A company, an entrepreneur, or anyone in the creative world who sells products should not want to do business with just anyone, but seek to connect with those consumers who share the same beliefs and values. This allows consumers to have faith and trust in the company, and it makes them feel valued and a part of something.

3. Trust is the foundation of leadership

There are 2 components that are key to building trust in business. First, you must build trust with your team, and secondly, you must back your words with actions.

Continental Airlines had trust issues in the 80’s and 90’s due to it having the most delays, low customer satisfaction, and high employee turnover. Then, CEO Gordon Bethune took over and turned the company around. He made himself accessible to employees, often working alongside them (including the baggage handlers), and created a sense of team spirit within the company. He fixed the delays which were costing the company $5 million a month and offered to pay every worker in the company an extra $65 a month (separate from their regular paycheck) for every month that the airline ranked in the top 5 for on-time performance to reinforce the message that every employee was responsible for the company’s success.

» **SOURCE MATERIAL**:

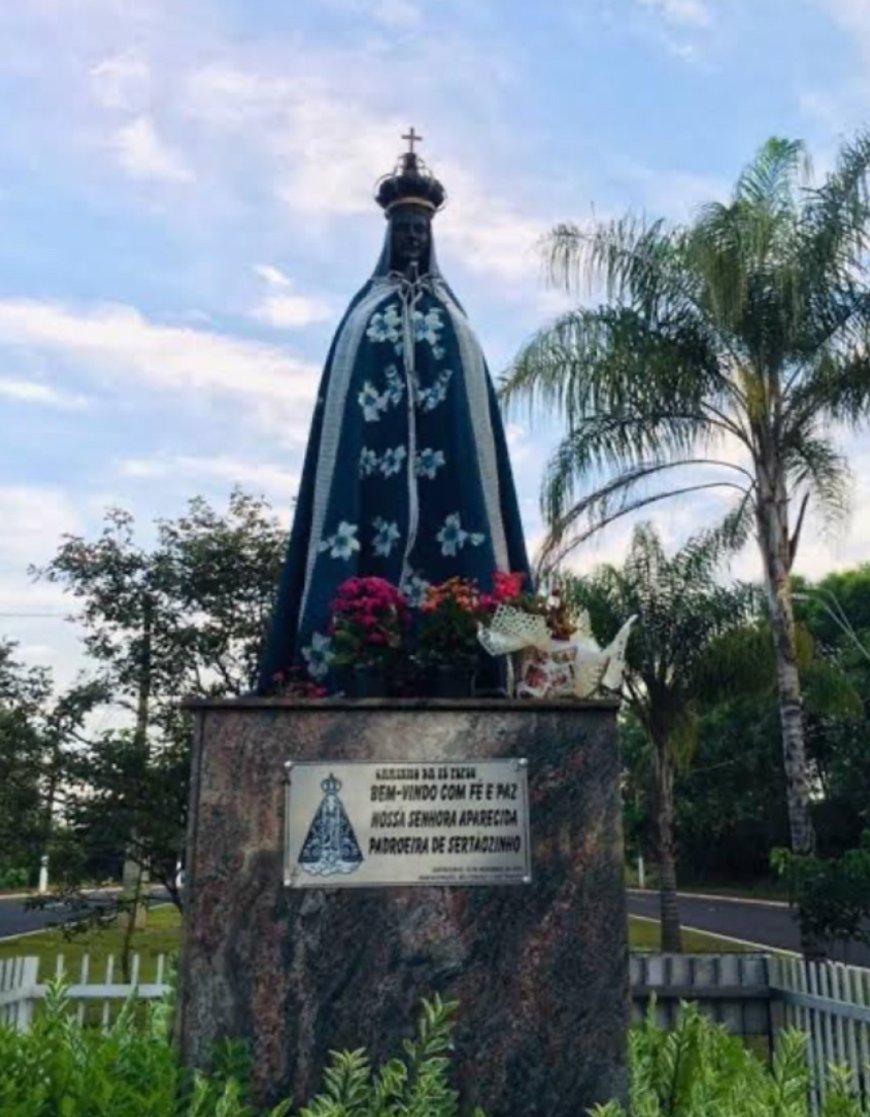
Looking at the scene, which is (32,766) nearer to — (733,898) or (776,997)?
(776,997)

==

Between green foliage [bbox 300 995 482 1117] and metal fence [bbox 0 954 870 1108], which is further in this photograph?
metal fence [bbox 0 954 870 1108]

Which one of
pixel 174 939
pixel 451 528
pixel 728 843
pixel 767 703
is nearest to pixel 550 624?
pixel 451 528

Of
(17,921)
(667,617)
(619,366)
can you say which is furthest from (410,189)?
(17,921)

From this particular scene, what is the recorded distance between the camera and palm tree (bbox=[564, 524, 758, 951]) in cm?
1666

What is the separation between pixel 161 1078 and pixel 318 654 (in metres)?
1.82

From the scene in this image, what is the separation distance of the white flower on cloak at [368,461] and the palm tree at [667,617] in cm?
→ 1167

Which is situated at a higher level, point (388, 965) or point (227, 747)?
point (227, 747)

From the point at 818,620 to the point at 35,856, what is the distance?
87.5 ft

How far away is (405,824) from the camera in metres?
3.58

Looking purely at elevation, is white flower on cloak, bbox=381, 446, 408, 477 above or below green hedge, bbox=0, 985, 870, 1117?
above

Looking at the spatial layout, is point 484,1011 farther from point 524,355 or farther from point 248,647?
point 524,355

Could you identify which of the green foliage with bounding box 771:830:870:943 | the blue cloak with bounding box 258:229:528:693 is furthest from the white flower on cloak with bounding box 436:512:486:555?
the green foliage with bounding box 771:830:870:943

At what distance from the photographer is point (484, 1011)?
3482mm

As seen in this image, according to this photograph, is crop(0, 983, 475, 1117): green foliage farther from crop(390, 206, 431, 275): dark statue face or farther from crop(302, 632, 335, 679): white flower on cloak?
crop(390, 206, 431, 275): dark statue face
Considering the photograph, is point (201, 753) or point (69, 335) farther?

* * *

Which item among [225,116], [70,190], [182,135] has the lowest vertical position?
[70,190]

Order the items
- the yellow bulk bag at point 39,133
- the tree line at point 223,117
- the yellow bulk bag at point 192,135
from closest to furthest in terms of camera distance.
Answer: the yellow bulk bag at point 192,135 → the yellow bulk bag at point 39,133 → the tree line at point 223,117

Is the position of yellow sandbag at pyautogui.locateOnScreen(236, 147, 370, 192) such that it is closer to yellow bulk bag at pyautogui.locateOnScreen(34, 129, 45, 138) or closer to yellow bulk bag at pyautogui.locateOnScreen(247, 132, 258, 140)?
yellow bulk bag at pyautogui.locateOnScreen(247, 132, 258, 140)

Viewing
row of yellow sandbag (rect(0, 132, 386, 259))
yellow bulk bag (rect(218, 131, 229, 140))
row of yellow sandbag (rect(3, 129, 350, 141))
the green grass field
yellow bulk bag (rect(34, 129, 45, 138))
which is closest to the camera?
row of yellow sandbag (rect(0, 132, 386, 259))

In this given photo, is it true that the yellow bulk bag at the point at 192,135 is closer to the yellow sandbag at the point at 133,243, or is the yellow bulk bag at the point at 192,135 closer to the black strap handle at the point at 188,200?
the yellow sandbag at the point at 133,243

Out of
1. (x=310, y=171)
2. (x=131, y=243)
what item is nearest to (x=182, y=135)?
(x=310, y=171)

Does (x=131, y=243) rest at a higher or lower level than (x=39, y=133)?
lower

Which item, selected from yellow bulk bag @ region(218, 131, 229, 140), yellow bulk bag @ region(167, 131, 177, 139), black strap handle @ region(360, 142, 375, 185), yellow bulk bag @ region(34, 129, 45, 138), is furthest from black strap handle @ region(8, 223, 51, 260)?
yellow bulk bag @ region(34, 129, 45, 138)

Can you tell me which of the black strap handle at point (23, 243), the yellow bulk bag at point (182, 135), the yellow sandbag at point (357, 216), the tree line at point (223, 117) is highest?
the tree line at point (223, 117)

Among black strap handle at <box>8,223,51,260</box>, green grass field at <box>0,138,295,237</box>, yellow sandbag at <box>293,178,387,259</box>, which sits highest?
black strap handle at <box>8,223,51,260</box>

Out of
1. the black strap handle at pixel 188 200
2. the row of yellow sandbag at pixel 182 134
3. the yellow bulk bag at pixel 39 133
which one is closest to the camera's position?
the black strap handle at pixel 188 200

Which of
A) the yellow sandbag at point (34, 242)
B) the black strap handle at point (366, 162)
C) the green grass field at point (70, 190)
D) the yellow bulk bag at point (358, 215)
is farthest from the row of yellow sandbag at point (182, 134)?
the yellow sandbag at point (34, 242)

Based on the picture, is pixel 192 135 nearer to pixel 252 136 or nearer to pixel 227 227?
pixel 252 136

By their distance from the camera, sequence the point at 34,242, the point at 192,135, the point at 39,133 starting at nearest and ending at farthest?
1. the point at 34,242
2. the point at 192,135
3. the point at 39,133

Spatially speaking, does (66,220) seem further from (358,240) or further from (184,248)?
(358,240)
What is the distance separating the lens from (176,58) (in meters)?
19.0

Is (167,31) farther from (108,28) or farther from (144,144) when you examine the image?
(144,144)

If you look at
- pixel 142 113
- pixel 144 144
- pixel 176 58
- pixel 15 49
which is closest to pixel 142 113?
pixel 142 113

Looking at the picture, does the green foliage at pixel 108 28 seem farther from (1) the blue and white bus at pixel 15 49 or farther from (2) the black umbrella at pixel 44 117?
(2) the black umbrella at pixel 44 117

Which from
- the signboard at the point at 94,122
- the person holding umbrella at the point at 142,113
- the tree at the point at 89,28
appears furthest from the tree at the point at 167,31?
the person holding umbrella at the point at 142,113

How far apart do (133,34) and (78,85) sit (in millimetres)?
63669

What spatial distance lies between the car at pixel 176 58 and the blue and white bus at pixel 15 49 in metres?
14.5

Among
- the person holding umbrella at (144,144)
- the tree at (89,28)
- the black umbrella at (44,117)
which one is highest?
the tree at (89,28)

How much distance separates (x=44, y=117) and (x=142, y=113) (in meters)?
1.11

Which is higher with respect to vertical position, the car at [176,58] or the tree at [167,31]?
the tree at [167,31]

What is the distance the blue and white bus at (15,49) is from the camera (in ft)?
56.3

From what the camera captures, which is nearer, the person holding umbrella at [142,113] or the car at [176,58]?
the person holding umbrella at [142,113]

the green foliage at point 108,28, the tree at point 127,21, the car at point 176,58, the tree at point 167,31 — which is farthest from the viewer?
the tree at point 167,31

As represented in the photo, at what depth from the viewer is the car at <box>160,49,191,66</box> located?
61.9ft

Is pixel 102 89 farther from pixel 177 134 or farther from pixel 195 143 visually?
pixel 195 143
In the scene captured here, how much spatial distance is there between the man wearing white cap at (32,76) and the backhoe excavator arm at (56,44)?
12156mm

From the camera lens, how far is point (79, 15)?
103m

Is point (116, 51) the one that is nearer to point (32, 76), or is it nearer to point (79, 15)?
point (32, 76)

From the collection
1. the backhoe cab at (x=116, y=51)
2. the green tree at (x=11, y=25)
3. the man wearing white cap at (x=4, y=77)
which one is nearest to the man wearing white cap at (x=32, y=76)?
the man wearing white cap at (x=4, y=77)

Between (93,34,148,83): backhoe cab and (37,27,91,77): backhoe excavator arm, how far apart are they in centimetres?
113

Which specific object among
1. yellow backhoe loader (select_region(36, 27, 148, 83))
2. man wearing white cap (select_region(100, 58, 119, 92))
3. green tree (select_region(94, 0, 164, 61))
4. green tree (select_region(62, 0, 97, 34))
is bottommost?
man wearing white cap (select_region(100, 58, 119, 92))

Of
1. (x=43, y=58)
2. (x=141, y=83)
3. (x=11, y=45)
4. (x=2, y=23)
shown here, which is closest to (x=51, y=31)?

» **ACTIONS TO TAKE**:
A - List the problems the leadership passage says Continental Airlines had in the 80's and 90's.
B - In one to three sentences, explain why Gordon Bethune offered every worker an extra $65 a month, according to the leadership passage.
C - Please reproduce everything in the leadership passage from "Continental Airlines had" down to "the company’s success.".
The entries come from a different source than the leadership passage.

» **WRITTEN RESPONSES**:
A -
- The most delays
- Low customer satisfaction
- High employee turnover

B - He offered the bonus for every month the airline ranked in the top 5 for on-time performance. The goal was to reinforce the message that every employee was responsible for the company's success.

C -
Continental Airlines had trust issues in the 80’s and 90’s due to it having the most delays, low customer satisfaction, and high employee turnover. Then, CEO Gordon Bethune took over and turned the company around. He made himself accessible to employees, often working alongside them (including the baggage handlers), and created a sense of team spirit within the company. He fixed the delays which were costing the company $5 million a month and offered to pay every worker in the company an extra $65 a month (separate from their regular paycheck) for every month that the airline ranked in the top 5 for on-time performance to reinforce the message that every employee was responsible for the company’s success.